→ TASK DIRECTIONS:
Copy the items word for word, from their first line up to and including the line that contains "41H77V43H63V45L54 48L48 54L45". Leave the pictures out of your copy.

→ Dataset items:
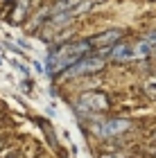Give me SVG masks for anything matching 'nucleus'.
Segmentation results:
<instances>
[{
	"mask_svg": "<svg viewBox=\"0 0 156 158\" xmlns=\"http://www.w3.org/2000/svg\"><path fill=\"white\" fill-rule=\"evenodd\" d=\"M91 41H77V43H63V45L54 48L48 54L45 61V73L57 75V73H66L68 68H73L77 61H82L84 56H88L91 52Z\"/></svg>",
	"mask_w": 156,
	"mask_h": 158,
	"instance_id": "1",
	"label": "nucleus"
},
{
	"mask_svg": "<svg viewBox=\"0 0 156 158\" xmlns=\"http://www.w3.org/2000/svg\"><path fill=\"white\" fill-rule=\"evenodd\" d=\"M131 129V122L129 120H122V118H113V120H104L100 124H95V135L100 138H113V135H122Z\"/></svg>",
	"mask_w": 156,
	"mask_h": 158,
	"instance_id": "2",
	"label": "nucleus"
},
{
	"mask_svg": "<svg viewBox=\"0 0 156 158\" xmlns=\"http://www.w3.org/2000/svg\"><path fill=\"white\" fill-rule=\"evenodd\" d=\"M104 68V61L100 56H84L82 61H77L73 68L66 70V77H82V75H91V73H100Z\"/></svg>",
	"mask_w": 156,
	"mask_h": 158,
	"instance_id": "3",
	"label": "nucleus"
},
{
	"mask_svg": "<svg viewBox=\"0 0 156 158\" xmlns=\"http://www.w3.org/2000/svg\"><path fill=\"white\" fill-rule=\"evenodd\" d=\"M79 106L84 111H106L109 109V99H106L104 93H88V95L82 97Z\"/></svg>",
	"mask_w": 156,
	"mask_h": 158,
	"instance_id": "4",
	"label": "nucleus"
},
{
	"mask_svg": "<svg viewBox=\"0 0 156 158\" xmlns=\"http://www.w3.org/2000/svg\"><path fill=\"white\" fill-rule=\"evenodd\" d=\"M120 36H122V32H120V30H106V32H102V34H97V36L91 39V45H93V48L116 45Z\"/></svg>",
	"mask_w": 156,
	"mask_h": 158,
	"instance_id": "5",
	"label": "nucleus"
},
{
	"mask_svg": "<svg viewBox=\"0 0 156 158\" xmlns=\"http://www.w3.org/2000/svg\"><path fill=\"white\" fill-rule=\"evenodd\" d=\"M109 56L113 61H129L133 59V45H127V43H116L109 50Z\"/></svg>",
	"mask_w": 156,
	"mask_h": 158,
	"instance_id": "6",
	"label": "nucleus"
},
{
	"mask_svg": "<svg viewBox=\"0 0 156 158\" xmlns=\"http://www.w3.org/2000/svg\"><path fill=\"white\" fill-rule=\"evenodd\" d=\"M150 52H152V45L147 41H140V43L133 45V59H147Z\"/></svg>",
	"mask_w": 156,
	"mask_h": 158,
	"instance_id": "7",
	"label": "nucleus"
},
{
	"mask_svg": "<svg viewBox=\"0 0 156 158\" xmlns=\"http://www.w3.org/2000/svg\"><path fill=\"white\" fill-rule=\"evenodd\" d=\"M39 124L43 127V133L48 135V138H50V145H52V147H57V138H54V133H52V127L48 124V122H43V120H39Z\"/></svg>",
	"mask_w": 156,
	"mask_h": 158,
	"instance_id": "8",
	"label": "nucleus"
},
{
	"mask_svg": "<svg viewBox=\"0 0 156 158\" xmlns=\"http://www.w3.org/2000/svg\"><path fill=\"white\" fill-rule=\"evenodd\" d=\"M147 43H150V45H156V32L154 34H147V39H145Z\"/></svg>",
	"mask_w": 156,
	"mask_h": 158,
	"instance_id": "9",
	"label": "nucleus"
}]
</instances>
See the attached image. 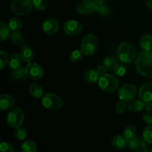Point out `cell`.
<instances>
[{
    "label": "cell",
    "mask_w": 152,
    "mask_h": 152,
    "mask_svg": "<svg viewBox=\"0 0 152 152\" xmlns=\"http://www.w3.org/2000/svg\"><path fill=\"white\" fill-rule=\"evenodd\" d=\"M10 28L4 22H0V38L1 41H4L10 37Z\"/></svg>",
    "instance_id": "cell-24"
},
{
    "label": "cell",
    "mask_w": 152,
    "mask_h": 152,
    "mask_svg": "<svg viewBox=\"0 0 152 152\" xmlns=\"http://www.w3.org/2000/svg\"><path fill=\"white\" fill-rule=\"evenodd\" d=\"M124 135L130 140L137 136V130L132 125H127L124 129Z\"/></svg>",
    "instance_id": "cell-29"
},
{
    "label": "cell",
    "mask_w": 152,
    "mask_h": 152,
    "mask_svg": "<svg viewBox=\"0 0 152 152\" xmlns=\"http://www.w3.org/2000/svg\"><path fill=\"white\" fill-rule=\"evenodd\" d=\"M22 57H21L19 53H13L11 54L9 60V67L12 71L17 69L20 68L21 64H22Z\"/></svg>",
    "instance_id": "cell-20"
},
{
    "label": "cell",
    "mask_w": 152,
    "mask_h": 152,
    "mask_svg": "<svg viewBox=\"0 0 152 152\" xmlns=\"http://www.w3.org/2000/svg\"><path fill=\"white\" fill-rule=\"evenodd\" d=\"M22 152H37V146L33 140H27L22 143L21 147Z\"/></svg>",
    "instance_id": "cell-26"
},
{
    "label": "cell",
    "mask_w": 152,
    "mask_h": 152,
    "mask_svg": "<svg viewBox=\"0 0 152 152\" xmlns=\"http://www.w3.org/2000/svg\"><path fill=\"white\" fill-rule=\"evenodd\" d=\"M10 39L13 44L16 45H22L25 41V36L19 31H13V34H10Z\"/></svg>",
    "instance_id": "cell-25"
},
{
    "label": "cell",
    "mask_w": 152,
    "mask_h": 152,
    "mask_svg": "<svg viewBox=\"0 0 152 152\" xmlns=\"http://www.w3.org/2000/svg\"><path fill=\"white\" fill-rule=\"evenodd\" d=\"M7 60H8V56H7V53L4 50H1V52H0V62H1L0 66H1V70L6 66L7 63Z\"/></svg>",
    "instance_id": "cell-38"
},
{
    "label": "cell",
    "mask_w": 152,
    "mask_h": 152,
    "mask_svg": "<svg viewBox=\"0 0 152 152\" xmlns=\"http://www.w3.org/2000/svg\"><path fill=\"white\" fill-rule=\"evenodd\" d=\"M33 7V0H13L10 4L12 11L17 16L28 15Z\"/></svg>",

→ TASK ANSWER:
Give me SVG masks for anything matching 'nucleus'.
Segmentation results:
<instances>
[{
	"mask_svg": "<svg viewBox=\"0 0 156 158\" xmlns=\"http://www.w3.org/2000/svg\"><path fill=\"white\" fill-rule=\"evenodd\" d=\"M91 41H77V43H63V45L54 48L48 54L45 61V73L57 75V73H66L68 68H73L77 61H82L84 56H88L91 52Z\"/></svg>",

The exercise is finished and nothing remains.